• _Stated exercise_:
Copy the data below verbatim, every line from start to finish.

• _Records shown_:
——————

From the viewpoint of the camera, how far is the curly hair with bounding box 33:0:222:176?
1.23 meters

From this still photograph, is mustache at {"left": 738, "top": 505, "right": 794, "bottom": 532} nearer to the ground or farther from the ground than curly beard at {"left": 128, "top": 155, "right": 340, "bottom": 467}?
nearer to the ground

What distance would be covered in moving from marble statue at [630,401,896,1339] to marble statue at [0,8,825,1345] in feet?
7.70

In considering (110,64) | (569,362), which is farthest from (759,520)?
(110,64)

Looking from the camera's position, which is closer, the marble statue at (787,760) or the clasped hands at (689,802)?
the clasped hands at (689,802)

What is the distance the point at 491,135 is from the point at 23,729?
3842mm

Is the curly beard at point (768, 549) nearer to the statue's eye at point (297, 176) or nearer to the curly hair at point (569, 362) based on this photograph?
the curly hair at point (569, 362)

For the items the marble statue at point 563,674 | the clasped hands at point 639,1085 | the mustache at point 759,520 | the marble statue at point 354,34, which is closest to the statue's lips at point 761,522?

——————

• _Correct result_:
From the viewpoint of the camera, how far is the curly hair with bounding box 33:0:222:176?
1.23 meters

From this still photograph, is mustache at {"left": 738, "top": 505, "right": 794, "bottom": 532} nearer to the ground or farther from the ground than curly beard at {"left": 128, "top": 155, "right": 340, "bottom": 467}?
nearer to the ground

What distance would be covered in moving from marble statue at [630,401,896,1339] to marble statue at [0,8,825,1345] in feet?
7.70

In considering (110,64) | (569,362), which is farthest from (759,520)?
(110,64)

Looking from the camera's position, which is closer, the marble statue at (787,760) or the clasped hands at (689,802)?
the clasped hands at (689,802)

What is the distance the point at 491,135 is from the point at 23,729?
3842mm

Is the curly beard at point (768, 549) nearer to the statue's eye at point (297, 176) or nearer to the curly hair at point (569, 362) based on this photograph?
the curly hair at point (569, 362)

For the items the marble statue at point 563,674 | the clasped hands at point 639,1085 | the mustache at point 759,520 | the marble statue at point 354,34, which is closest to the statue's lips at point 761,522?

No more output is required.